Chennai Mathematical Institute


2.00 pm, Seminar Hall
An algorithm to compute the nucleolus of binary assignment games

T.E.S. Raghavan
University of Illinois at Chicago.


Suppose "n" boys and "n" girls are to find suitable mates of opposite sex from among them. Each boy could indicate his acceptable set of girls among them. Similarly each girl can indicate her acceptable set of boys among them. Suppose we are able to find full matching, with say boy "k" acceptable to girl "k", and vice versa k=1, 2,... n. The main question is to determine the dominating persons between the matched pairs. It is possible to convert this problem into a cooperative TU game and use either the Shapley value or the nucleolus of this game as a measure of the relative strengths of the person within a matched pair. While the Shapley value has an explicit formula, it is hopelessly difficult to compute it even for these simpler class of TU games. In fact nucleolus is more amenable and we can exploit an alternative characterization of the nucleolus as the lexicographic geometric center as found by Maschler, Peleg and Shapley. While Solymosi and Raghavan gave an algorithm exploiting MPS theorem for the general assignment games, for binary assignment games one can straight away start with the southwest corner core element and one is able to search for the longest path with an associated graph and settle down the relative strengths of mates represented by vertices of the graph along this path. Unlike the algorithm of Solymosi and Raghavan, here Hardwick works on the same digraph by removing all edges whose end vertices are settled (we know their nucleolus values for the individual members of the pairs).

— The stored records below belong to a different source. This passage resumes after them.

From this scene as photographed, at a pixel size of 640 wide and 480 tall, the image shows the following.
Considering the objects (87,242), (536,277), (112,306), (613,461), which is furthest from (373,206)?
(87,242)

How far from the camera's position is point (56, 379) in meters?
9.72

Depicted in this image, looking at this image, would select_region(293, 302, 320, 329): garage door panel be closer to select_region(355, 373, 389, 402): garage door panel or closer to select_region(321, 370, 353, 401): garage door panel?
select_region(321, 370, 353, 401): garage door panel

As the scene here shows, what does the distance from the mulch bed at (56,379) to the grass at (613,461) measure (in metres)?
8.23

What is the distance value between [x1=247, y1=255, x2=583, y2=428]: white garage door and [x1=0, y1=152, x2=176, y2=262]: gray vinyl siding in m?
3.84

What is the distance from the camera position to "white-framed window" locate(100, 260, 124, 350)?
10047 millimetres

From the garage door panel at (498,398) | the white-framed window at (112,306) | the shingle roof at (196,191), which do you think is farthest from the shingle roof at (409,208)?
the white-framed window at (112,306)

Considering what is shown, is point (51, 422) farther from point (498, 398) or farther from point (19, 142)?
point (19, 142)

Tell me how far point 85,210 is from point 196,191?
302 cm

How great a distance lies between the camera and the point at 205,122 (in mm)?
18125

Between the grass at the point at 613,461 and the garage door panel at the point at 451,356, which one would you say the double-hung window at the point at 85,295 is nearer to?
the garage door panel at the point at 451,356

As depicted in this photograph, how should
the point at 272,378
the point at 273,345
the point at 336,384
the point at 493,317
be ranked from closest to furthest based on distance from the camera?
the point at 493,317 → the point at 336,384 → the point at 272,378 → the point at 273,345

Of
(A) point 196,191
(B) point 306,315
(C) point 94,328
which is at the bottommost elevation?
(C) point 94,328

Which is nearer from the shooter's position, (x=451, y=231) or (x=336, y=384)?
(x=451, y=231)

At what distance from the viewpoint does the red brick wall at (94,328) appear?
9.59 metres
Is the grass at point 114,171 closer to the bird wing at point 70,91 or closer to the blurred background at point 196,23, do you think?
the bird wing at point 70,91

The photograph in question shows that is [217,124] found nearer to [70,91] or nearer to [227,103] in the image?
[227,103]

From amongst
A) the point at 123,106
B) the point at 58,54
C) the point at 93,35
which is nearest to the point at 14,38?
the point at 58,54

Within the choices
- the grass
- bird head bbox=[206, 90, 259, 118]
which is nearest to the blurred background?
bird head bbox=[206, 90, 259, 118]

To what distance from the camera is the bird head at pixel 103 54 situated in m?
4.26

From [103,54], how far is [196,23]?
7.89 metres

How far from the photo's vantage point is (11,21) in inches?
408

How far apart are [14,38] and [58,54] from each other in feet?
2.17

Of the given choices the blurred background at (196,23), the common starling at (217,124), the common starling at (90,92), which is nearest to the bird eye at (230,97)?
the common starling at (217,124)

In many Western societies, same sex marriage is becoming a more acceptable mate system and this leads to the problem of measuring the relative strength of mates who are part of the maximal matching on a general graph. While Kuhns Hungarian algorithm locates the maximal matching in the bipartite case, Edmunds blossom algorithm and Berge-Tuttes theorem on the number of odd components of a graph and the minmax connection is used to split the graph into components containing blossoms and the determination of the nucleolus which works with such a split and via coloring algorithm.